# Ed's Bait Report 5/3



## nodakoutdoors.com (Feb 27, 2002)

Report for May 3rd.

Poor weather this past week has resulted in only a few fisherman making it
out. Those going have reported only limited success on walleyes, but good
success on smaller pike. For walleyes, anglers have been working the
bridges of the Mauvee, Hwy 57, & Hwy 20; and the culverts north of
Minnewaukan and at the Woods Rutten road. The walleye bite overall's been
slow, but some fish are being caught right at dusk. There's also been some
fish being caught on smaller cranks like #5 shad raps and #7 countdowns in
the smaller bays of the Flats and Six Mile. Anglers have been seeing
walleyes surfacing as they spawn in these warmer shallow bays and that
probably explains their reluctance to bite at this time. Water temps are
only in the 40-42 degree range and need to warm up a bit to get things
going. For pike, any of the moving water areas such as the bridges,
culverts, or Channel A have been producing the most fish. Try using
daredevils, cranks, smelt, or herring. There's been no reports on perch or
bass at this time as these bites typically start later in May. Most boat
ramps are usable, but the docks aren't in at the public landing areas due
to some maintenance work that needs to be done on the ramps scheduled for
next week. We welcome those anglers fishing this Sunday's World Walleye
tournament being held at Woodland Resort and wish them the best of luck.

[Dataset records]
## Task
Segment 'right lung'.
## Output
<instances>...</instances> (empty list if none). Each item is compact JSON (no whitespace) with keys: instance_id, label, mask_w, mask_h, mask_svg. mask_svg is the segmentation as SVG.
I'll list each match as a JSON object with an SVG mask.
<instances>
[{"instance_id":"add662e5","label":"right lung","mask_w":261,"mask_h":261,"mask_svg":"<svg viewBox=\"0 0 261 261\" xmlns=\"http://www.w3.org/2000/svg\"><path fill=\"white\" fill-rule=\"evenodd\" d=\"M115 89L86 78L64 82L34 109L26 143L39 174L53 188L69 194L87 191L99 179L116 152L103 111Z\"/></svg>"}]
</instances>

▸ YOUR GOAL
According to the fishing report, what range are water temperatures currently in?

▸ OUTPUT OF THE TASK
40 to 42 degrees.